L’autre enseignement de l’enquête est l’existence d’un tabou persistant sur le sujet. Parmi les victimes, 80 % n’en ont parlé à personne… Parmi celles qui en ont parlé, la moitié indique n’avoir pas été aidées (par un éloignement de l’auteur, la mise en place d’un suivi thérapeutique ou le recours à une procédure judiciaire, par exemple). « Dans l’écrasante majorité des cas, les victimes continuent à subir », relève M. Martzloff.

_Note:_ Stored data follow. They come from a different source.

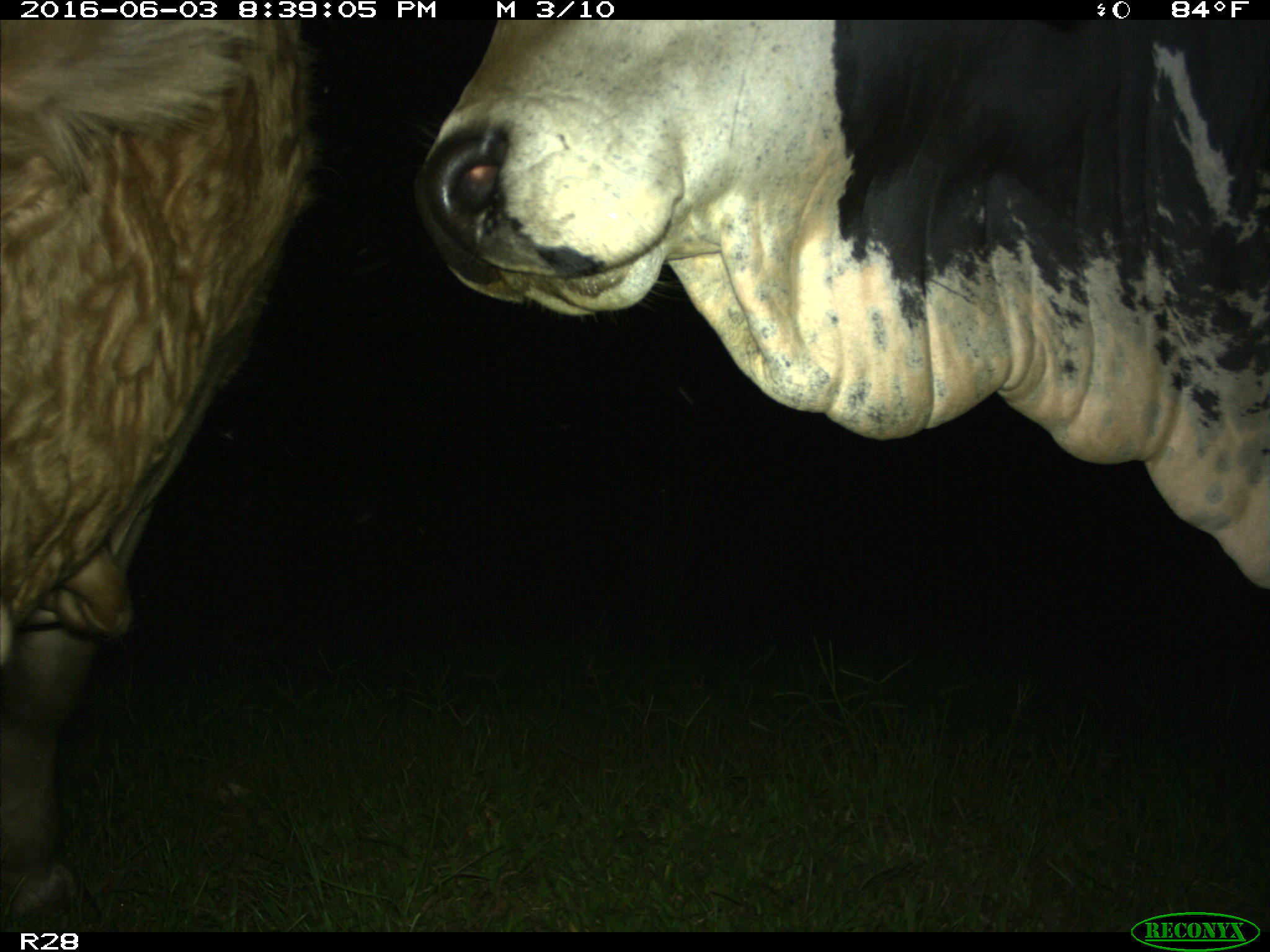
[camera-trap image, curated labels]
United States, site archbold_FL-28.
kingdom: Animalia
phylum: Chordata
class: Mammalia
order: Artiodactyla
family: Bovidae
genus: Bos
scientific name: Bos taurus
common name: domestic cow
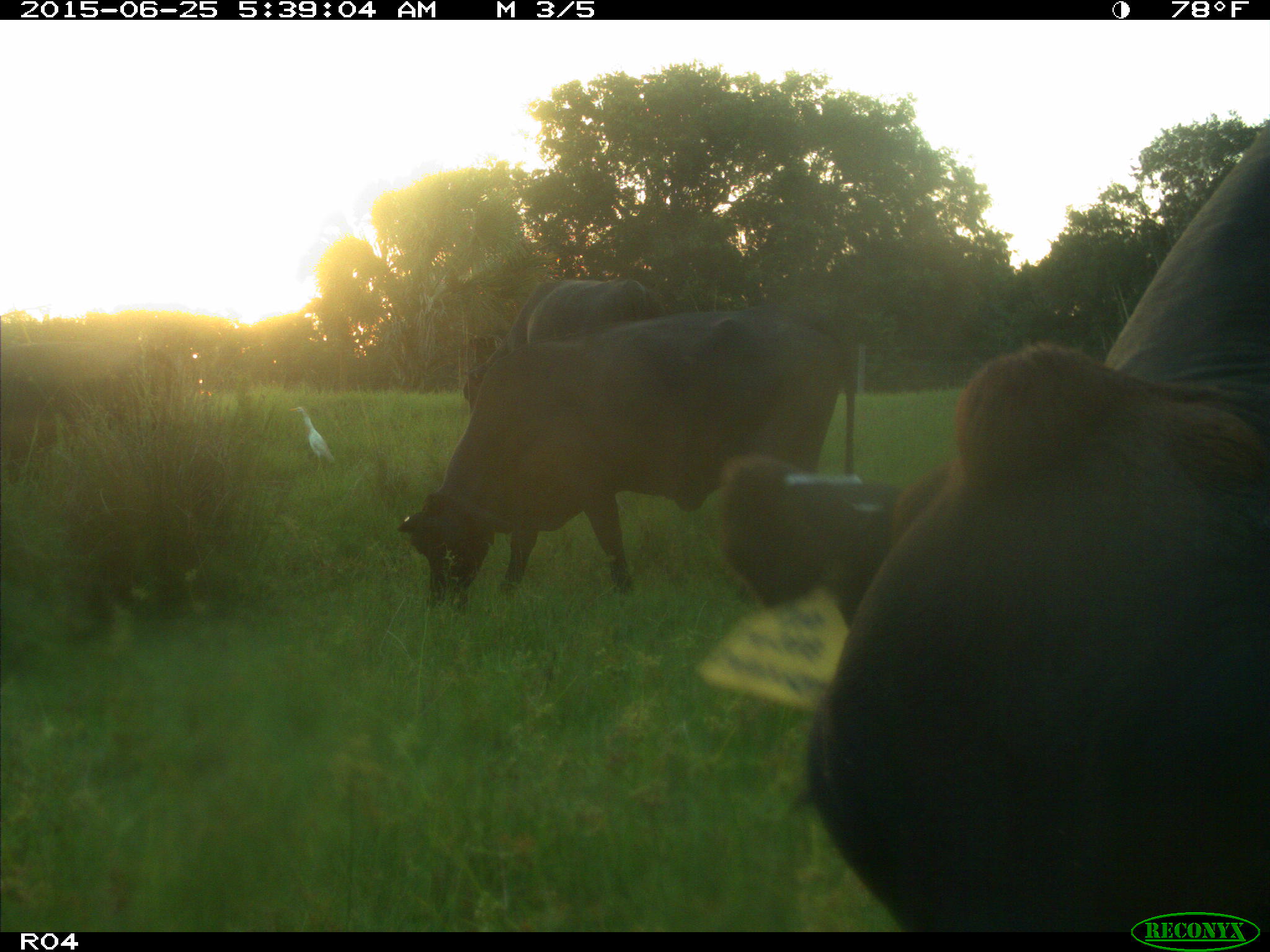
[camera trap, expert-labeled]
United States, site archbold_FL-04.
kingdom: Animalia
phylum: Chordata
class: Mammalia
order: Artiodactyla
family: Bovidae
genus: Bos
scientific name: Bos taurus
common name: domestic cow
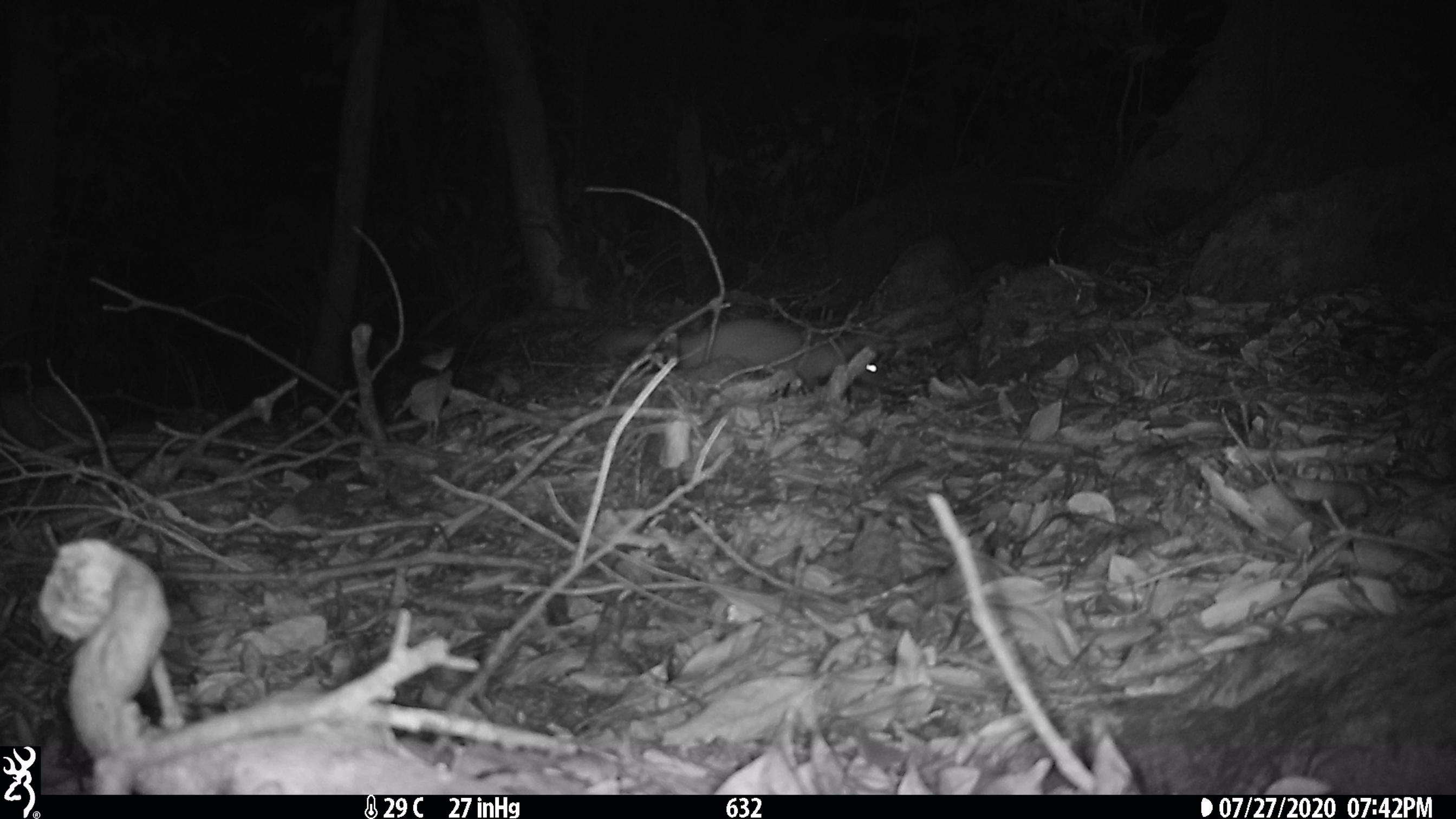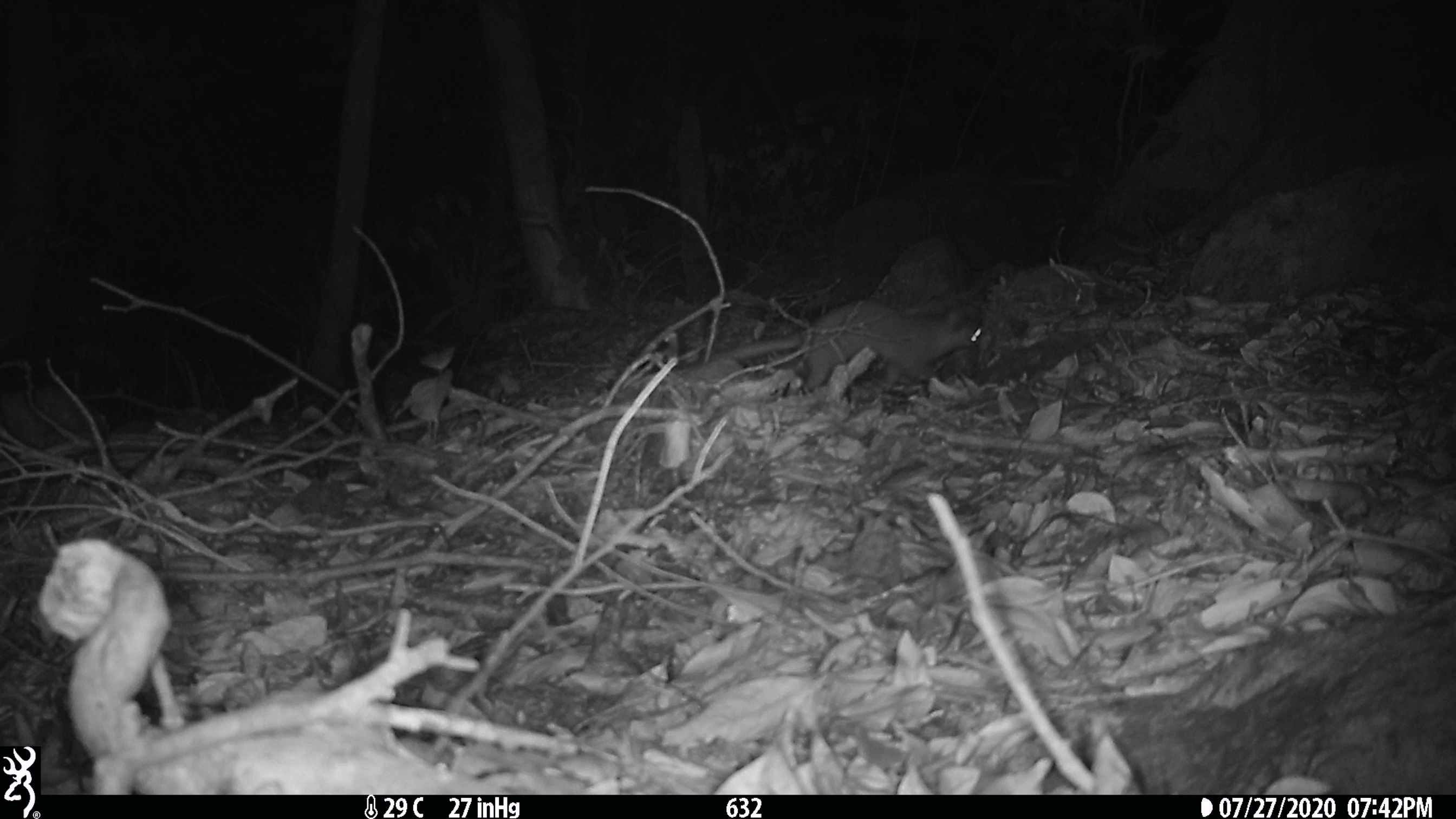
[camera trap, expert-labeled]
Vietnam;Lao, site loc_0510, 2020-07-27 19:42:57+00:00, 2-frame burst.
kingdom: Animalia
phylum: Chordata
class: Mammalia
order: Carnivora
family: Mustelidae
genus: Melogale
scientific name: Melogale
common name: ferret badger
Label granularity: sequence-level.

Les personnes interrogées, bien qu’elles considèrent la lutte contre la maltraitance des enfants comme prioritaire dans leur écrasante majorité (97 %), apparaissent très démunies quand elles sont confrontées au problème dans leur entourage. Selon l’enquête, plus d’un tiers des Français (36 %) estiment qu’il a existé au cours de ces dernières années un cas de maltraitance dans leur entourage, mais, parmi eux, seuls 9 % ont prévenu les services sociaux, 6 % la police, 5 % un professionnel de santé, et 3 % ont appelé le 119, numéro d’appel national pour l’enfance en danger.

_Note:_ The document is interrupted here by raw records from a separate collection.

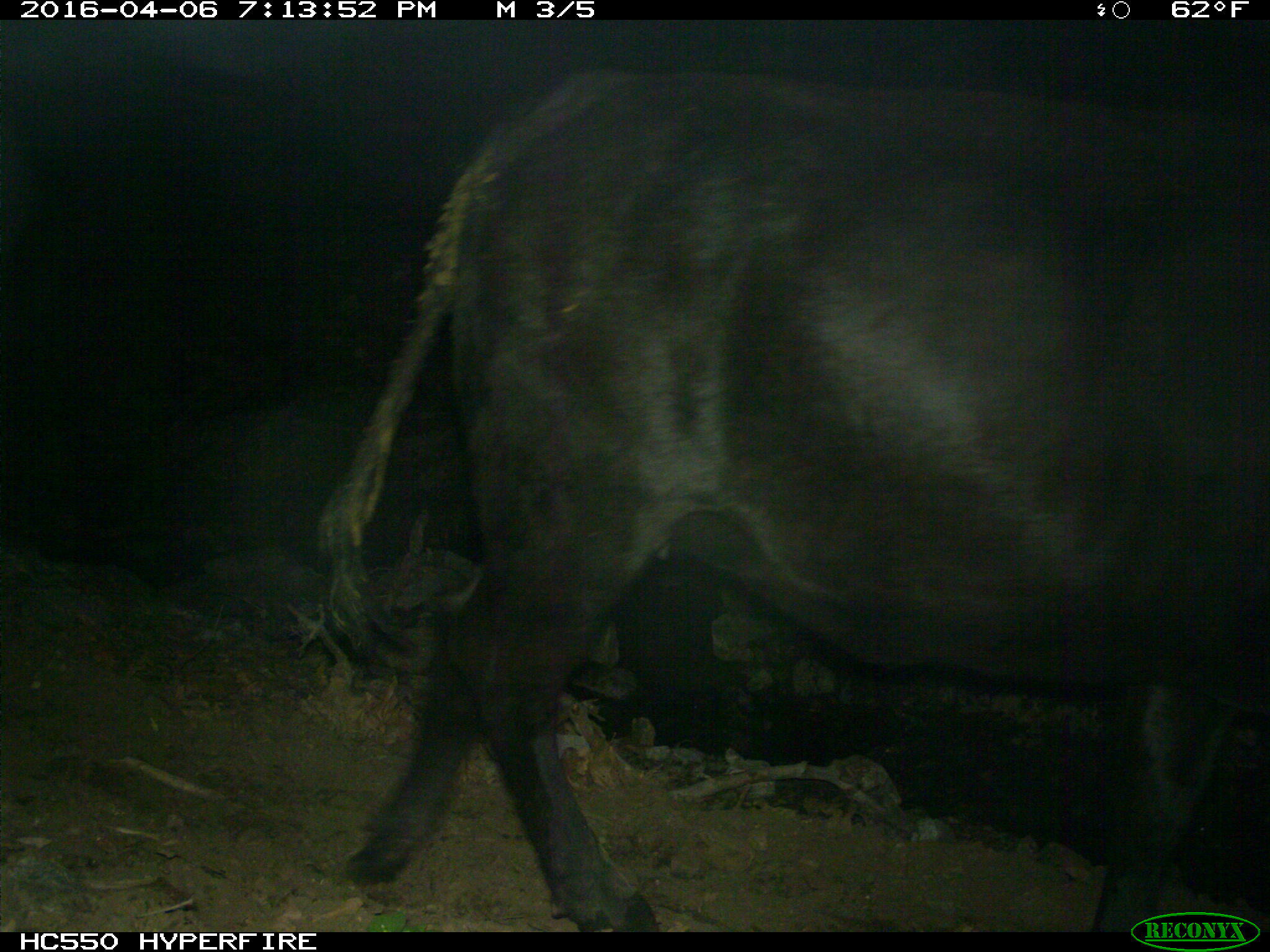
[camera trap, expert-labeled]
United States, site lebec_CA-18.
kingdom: Animalia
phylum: Chordata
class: Mammalia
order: Artiodactyla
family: Bovidae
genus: Bos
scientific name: Bos taurus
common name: domestic cow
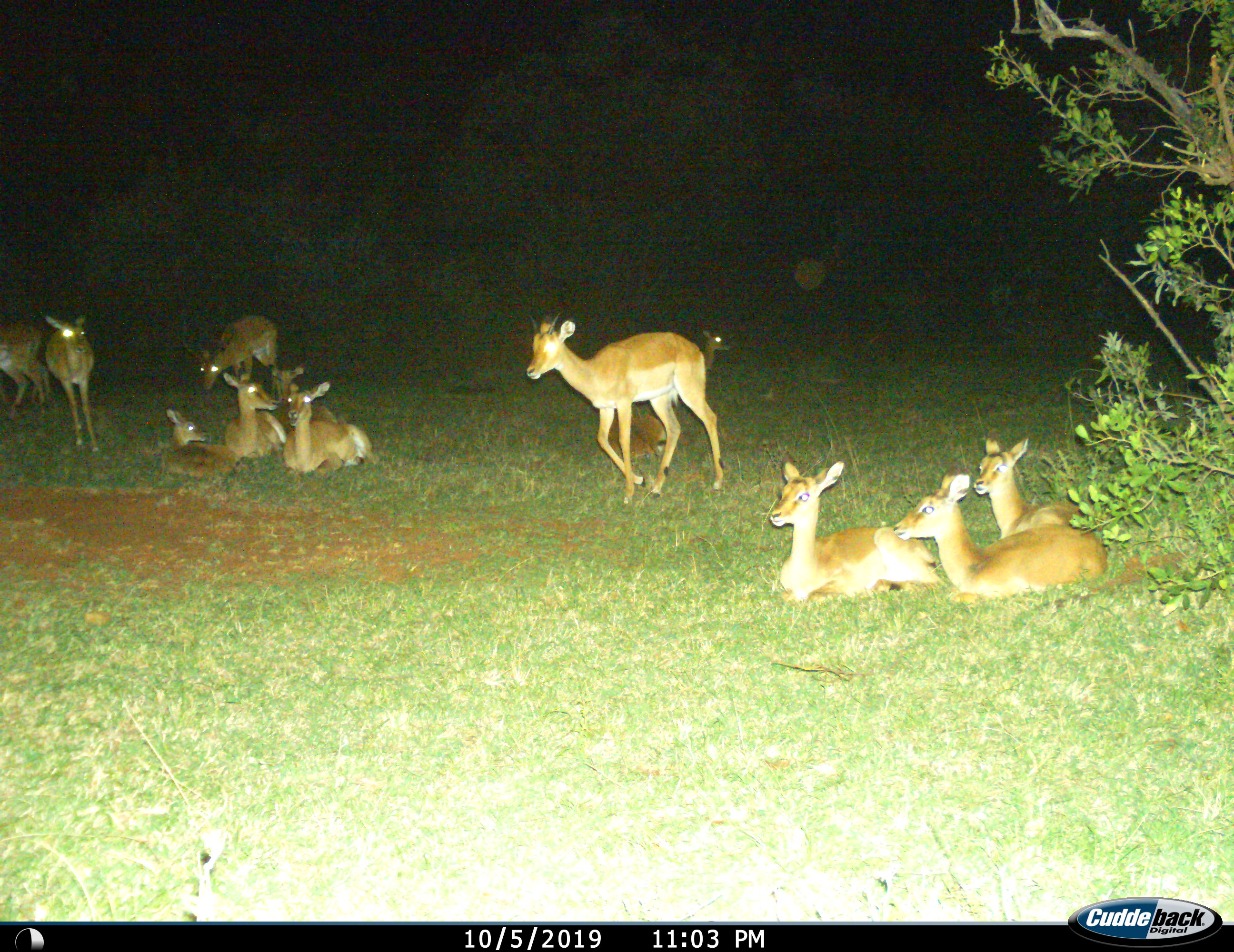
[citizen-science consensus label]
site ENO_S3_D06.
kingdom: Animalia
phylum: Chordata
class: Mammalia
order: Artiodactyla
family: Bovidae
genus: Aepyceros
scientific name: Aepyceros melampus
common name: impala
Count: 11-50.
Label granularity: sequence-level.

Une proportion plus importante (27 %) en a parlé à d’autres adultes (famille, amis) pour essayer de trouver une solution, mais près d’un tiers n’a prévenu personne. Ces personnes n’avaient « pas de preuves » ou ont eu « peur de se tromper » (dans 40 % des cas). Le défaut d’information sur la maltraitance et sur les structures publiques qui la prennent en charge est flagrant, puisque 60 % des personnes interrogées ne connaissent pas le 119 ou ne voient pas de quoi il s’agit. La proportion atteint 90 % pour la Cellule de recueil des informations préoccupantes du département. Une situation contre laquelle L’Enfant bleu veut lutter en lançant prochainement un site accessible sur téléphone portable et géolocalisé, qui expliquera aux utilisateurs à qui s’adresser en cas de soupçon.